● EXTRACT TO READ:
▬▬▬▬▬▬

The electrolyzer cell used in this study was purchased from Dioxide Materials, USA. The anode consisted of a porous thin stainless-steel cloth (316L, Bekaert) carrying nanoparticles of NiFe2O4, whereas the cathode consisted of porous carbon paper (Sigracet 39BC) carrying nanoparticles of NiFeCo. The catalyst loadings of both the anode and cathode were 2 mg cm−2 each. Moreover, Sustainion 37–50 was used as the anion-exchange membrane. The electrolyzer had an active area of 6.25 cm2. The preparation of the electrodes and membrane electrode assemblies (MEAs) is described in [29]. The electrolyzer was operated at 40°C in the on-off cycling mode with an applied electrical bias for ~800 h. For this purpose, a protocol in which the electrolyzer cell was operated under a current density of 500 mA cm−2 for 5 h and then left under an open circuit condition for 12 h was designed. The KOH solution was provided to the cell continuously at a rate of 2 mL min−1 (this flow rate is sufficient to prevent degradation) whether the cell was under bias or open circuit conditions [19,28,29,34]. This protocol continued until the cells reached approximately 800 h. The operation under a constant current density is called the constant current test. Various techniques like electrochemical characterization, constant current tests, polarization curves, and electrochemical impedance spectroscopy were performed for electrochemical characterization. We measured the polarization curves in a potential window of 1.30 to 2.10 V with a scan rate of 20 mV s−1. Electrochemical impedance spectroscopy was performed at a potential bias of 1.80 V (from 100 kHz to 100 mHz) before and after each constant current test. A Bio-Logic SP 240 potentiostat/galvanostat was used for the electrochemical measurements. After the long-term operation, the conductivity of the membrane was measured using a test fixture developed in-house. An FT/IR 6300 spectrometer (Jasco, Japan) was used to measure the Fourier transform infrared (FTIR) spectra. Finally, a morphological analysis of the electrodes/MEA was performed by FE-SEM.

▬▬▬▬▬▬

● WORK INSTRUCTION 1:
According to the electrolyzer passage, why was the KOH solution fed to the cell at 2 mL min−1? Answer in one to three sentences.
● WORK INSTRUCTION 2:
Pick up the electrolyzer passage after its final sentence and continue it.
The records are not needed for this work.

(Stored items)

▬▬▬▬▬▬

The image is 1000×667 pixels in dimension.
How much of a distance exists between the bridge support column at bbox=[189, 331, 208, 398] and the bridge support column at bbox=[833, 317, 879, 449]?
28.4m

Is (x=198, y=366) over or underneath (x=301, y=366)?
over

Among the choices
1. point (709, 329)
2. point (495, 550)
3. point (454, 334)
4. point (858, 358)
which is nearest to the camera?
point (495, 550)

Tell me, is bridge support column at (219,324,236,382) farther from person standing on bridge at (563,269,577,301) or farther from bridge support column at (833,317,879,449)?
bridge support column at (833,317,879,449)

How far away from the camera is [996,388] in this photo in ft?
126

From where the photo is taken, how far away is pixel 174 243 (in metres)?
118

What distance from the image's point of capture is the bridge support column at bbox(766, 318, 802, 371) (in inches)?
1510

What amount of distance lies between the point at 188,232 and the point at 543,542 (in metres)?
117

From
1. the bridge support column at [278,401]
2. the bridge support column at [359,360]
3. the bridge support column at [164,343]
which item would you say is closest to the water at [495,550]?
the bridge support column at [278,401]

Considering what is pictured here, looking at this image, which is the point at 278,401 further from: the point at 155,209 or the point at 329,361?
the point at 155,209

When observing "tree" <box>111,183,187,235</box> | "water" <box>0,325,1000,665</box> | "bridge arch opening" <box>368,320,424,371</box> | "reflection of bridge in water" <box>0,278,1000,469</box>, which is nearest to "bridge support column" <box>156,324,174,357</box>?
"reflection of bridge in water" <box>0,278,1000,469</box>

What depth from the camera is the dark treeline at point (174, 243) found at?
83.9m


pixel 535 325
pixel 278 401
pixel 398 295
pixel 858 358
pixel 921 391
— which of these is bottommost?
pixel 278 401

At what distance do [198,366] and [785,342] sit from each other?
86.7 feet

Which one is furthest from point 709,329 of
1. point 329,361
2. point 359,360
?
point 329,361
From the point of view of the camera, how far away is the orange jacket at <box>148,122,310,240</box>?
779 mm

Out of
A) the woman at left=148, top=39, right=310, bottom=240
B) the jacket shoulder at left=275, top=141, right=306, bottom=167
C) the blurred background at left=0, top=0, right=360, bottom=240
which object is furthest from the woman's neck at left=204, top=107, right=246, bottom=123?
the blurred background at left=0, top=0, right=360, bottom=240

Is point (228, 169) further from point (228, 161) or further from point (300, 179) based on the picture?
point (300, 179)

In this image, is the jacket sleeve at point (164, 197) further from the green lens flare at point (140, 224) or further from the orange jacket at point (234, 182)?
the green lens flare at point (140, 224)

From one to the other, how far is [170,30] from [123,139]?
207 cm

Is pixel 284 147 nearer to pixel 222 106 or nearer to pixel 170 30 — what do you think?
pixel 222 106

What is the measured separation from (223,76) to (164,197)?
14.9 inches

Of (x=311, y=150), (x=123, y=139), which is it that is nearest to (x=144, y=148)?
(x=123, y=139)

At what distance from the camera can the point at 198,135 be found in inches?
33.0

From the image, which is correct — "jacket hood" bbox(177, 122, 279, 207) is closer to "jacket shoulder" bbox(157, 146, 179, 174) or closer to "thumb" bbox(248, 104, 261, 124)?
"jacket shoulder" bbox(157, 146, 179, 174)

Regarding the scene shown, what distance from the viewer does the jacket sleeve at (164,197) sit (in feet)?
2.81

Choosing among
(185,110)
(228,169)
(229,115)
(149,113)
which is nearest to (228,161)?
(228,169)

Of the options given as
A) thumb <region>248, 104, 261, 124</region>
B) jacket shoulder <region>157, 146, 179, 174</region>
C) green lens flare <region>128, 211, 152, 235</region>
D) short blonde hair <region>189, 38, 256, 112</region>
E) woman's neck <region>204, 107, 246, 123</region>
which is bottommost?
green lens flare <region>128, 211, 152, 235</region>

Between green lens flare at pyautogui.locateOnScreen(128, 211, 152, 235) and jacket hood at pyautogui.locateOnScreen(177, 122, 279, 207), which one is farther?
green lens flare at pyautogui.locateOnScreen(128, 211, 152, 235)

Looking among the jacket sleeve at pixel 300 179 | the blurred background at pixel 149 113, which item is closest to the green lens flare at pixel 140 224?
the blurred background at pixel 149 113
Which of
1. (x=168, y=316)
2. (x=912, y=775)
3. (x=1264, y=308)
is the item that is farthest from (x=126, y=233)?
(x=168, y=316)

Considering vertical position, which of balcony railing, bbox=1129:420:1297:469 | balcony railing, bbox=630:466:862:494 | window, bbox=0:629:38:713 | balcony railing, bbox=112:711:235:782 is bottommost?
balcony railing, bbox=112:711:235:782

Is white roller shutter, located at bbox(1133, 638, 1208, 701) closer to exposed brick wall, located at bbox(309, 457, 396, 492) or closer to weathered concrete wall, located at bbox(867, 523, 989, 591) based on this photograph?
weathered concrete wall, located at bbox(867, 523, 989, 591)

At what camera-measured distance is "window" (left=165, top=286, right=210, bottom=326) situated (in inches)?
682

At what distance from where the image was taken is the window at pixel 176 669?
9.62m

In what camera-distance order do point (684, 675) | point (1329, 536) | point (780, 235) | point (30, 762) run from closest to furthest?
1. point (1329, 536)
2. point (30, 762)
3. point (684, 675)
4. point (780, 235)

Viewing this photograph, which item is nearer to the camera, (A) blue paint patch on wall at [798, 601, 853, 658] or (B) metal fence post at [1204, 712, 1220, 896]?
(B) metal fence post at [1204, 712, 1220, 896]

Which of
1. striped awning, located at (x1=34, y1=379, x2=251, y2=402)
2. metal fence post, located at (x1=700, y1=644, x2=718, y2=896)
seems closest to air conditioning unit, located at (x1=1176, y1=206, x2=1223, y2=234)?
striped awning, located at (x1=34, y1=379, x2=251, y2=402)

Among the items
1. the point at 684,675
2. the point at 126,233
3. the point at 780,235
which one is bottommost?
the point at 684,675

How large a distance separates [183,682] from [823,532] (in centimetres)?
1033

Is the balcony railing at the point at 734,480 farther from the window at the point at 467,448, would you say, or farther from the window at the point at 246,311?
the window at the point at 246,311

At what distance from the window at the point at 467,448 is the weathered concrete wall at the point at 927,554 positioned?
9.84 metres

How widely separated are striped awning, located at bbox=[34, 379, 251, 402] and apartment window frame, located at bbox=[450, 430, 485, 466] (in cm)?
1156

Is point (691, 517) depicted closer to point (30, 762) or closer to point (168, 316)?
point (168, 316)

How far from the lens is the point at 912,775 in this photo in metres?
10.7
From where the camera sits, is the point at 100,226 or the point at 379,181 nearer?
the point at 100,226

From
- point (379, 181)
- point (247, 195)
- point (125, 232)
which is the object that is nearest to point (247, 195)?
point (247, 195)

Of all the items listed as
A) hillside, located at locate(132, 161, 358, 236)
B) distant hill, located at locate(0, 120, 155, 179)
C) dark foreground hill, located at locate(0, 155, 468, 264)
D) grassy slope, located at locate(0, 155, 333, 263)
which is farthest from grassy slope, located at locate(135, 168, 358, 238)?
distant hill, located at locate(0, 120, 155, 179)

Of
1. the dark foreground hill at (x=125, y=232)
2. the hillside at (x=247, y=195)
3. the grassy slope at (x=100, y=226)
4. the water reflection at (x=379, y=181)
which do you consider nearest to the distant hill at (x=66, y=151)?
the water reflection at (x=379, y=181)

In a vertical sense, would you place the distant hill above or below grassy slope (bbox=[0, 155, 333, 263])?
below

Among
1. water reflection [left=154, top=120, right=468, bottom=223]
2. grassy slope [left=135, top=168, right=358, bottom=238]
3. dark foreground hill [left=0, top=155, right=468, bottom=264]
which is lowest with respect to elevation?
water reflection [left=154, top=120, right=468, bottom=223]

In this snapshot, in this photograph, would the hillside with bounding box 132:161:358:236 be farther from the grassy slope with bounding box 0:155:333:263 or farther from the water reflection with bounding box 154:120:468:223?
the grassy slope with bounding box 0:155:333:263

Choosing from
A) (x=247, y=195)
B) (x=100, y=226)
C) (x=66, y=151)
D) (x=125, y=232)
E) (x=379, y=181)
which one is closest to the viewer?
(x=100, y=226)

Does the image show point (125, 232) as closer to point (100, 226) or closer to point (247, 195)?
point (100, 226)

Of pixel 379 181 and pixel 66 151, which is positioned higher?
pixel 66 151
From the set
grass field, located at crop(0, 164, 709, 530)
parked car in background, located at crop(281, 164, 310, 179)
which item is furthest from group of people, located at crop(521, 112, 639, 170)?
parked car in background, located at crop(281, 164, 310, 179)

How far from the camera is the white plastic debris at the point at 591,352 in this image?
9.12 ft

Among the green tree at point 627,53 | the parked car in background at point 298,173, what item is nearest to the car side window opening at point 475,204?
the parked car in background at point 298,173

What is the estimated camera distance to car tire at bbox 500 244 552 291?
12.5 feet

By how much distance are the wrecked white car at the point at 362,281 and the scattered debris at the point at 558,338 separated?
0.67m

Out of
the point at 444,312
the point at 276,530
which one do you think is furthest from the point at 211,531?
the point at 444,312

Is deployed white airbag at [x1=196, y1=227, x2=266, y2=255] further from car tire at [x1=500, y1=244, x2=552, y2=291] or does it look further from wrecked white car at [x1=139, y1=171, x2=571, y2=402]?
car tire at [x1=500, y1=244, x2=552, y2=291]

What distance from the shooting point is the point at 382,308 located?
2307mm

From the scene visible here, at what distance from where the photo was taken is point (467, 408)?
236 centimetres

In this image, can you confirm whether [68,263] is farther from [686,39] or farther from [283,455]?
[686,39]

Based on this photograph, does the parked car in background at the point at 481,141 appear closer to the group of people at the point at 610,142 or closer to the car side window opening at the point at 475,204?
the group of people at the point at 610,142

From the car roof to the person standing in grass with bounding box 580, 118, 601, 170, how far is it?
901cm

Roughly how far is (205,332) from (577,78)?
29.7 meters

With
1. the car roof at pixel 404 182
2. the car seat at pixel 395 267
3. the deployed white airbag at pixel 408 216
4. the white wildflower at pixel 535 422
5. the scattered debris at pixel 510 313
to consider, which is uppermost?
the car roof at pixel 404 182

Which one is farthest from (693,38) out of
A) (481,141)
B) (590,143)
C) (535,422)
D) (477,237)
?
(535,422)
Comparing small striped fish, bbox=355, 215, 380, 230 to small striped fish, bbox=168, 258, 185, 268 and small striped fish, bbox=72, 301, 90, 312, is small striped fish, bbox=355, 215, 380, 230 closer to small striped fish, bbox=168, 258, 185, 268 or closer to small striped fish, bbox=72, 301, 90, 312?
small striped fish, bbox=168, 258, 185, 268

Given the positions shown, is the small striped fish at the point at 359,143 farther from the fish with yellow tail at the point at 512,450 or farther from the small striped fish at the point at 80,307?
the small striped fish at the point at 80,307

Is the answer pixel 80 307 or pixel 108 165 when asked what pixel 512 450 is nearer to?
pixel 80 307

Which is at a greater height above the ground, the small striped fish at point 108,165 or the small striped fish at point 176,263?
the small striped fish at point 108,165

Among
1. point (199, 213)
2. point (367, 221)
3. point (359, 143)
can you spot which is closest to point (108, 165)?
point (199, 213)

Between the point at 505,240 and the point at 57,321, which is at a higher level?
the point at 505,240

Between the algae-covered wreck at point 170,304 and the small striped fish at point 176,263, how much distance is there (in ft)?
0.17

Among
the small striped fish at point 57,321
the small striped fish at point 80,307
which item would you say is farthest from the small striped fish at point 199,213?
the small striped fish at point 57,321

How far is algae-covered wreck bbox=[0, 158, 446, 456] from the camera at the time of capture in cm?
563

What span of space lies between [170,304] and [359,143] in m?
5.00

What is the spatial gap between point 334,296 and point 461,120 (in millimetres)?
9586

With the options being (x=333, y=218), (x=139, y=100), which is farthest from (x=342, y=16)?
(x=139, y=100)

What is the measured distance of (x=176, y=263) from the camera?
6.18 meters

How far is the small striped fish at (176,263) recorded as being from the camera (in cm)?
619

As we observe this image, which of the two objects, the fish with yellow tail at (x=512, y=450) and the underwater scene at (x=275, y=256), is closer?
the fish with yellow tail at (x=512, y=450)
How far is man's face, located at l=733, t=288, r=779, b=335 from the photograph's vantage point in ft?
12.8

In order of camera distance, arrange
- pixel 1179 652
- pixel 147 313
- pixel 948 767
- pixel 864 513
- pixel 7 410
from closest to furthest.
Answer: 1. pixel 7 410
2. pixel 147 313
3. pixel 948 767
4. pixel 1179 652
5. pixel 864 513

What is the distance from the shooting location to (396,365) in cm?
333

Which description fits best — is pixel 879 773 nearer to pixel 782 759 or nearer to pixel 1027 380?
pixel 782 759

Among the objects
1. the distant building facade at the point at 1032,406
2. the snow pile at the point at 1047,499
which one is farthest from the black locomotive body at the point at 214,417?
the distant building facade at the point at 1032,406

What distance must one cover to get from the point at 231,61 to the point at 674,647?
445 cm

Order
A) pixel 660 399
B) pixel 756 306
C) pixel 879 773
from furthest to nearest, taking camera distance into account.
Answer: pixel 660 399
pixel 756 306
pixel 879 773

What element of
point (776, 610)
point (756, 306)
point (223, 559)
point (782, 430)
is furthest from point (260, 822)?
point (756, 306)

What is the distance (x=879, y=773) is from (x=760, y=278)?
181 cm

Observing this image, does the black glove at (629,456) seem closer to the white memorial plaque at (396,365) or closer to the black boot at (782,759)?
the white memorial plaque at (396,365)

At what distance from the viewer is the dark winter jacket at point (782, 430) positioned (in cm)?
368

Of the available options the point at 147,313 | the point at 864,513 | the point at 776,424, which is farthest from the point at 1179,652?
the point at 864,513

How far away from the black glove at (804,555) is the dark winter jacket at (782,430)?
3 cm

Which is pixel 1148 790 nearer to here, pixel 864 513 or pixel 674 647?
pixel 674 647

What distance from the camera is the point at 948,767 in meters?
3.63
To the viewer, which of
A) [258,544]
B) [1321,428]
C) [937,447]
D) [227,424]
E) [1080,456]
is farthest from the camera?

▬▬▬▬▬▬

● EXERCISE RESULT 1:
The passage states that a flow rate of 2 mL min−1 is sufficient to prevent degradation. The solution was supplied continuously at this rate whether the cell was under bias or under open circuit conditions.

● EXERCISE RESULT 2:
3. Results and Discussion

The electrochemical impedance of the electrolyzer cell was recorded at the start of the experiment, as shown in Fig. 1(a), using an equivalent circuit; an inductance was added to the equivalent circuit due to external cablings and connections [35,36]. Impedance was measured at a DC bias of 1.80 V (from 100 kHz to 100 mHz). The ohmic area-specific resistance (ASR) of the cell was the high frequency (9362 Hz) intercept of the real axis. The value was 0.363 Ω cm2, which arises mainly from membrane resistance. The total ASR of the cell was obtained from a low-frequency (100 mHz) intercept of the real axis (1.156 Ω cm2). Polarization resistance (nonohmic ASR) is the difference between the total and ohmic ASRs; its value was 0.793 Ω cm2. The initial ohmic ASR of the cell was slightly higher than that in our previous studies [19,34,36] because of the lower operating temperature (40°C). However, this value was comparable to those reported in previous studies [22,28,37]. The initial polarization curves (both original and IR-corrected) were measured in a potential window of 1.30 to 2.10 V, as shown in Fig. 1(b). A current density of 685 mA cm−2 was recorded at a cell voltage of 1.97 V (IR-corrected).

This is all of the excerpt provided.